_Your task:_ Arrange every line of the listing below as a numbered list, leaving out blank lines and any pictures.

_Rows:_
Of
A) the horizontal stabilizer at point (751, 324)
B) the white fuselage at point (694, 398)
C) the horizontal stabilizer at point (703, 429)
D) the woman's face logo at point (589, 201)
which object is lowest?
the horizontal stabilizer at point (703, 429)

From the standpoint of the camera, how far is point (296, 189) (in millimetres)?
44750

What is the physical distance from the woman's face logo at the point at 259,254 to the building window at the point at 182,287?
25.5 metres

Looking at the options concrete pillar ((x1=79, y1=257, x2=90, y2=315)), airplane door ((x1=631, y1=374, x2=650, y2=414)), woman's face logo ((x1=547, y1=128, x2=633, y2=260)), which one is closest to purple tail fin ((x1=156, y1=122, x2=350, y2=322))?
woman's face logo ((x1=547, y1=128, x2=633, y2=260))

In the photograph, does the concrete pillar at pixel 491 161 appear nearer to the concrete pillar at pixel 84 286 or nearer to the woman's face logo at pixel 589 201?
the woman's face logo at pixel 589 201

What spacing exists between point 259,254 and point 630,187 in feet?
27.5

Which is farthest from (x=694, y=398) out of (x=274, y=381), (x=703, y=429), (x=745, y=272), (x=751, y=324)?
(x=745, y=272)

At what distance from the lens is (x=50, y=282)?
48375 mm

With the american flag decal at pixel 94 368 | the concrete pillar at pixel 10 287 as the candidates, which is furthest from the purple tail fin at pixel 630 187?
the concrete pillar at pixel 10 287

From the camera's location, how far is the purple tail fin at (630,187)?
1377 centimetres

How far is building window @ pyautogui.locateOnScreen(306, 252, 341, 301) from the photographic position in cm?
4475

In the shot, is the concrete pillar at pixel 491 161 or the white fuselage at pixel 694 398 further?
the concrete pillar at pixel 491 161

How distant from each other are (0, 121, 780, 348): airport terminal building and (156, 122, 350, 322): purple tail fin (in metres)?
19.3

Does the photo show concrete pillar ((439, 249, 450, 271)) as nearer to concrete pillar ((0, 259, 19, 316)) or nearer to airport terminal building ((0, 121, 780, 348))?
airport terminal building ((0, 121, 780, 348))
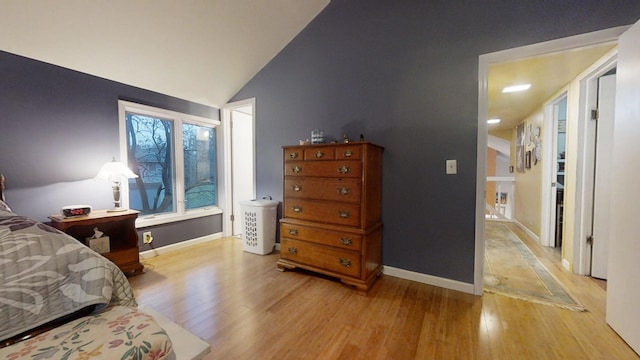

_Exercise result:_
1. Of
2. A) the horizontal stabilizer at point (751, 324)
3. B) the white fuselage at point (694, 398)
4. C) the horizontal stabilizer at point (703, 429)
5. D) the woman's face logo at point (589, 201)
6. which object is lowest?
7. the horizontal stabilizer at point (703, 429)
8. From the standpoint of the camera, how far is point (296, 189) (in millimetres)?
9. 44750
10. What is the physical distance from the woman's face logo at the point at 259,254 to the building window at the point at 182,287?
11. 25.5 metres
12. Looking at the options concrete pillar ((x1=79, y1=257, x2=90, y2=315)), airplane door ((x1=631, y1=374, x2=650, y2=414)), woman's face logo ((x1=547, y1=128, x2=633, y2=260)), which one is closest to purple tail fin ((x1=156, y1=122, x2=350, y2=322))?
13. woman's face logo ((x1=547, y1=128, x2=633, y2=260))
14. In the photograph, does the concrete pillar at pixel 491 161 appear nearer to the concrete pillar at pixel 84 286 or nearer to the woman's face logo at pixel 589 201?
15. the woman's face logo at pixel 589 201
16. What spacing exists between point 259,254 and point 630,187 in feet?
17. 27.5
18. Which is farthest from (x=694, y=398) out of (x=274, y=381), (x=703, y=429), (x=745, y=272), (x=751, y=324)?
19. (x=745, y=272)
20. At what distance from the lens is (x=50, y=282)?
21. 48375 mm
22. With the american flag decal at pixel 94 368 | the concrete pillar at pixel 10 287 as the candidates, which is furthest from the purple tail fin at pixel 630 187?
23. the concrete pillar at pixel 10 287
24. From the camera's location, how far is the purple tail fin at (630,187)?
25. 1377 centimetres
26. How far is building window @ pyautogui.locateOnScreen(306, 252, 341, 301) from the photographic position in cm?
27. 4475
28. In the shot, is the concrete pillar at pixel 491 161 or the white fuselage at pixel 694 398 further?
29. the concrete pillar at pixel 491 161
30. How distant from each other are (0, 121, 780, 348): airport terminal building and (156, 122, 350, 322): purple tail fin (in metres)?
31. 19.3
32. Does the photo show concrete pillar ((439, 249, 450, 271)) as nearer to concrete pillar ((0, 259, 19, 316)) or nearer to airport terminal building ((0, 121, 780, 348))?
33. airport terminal building ((0, 121, 780, 348))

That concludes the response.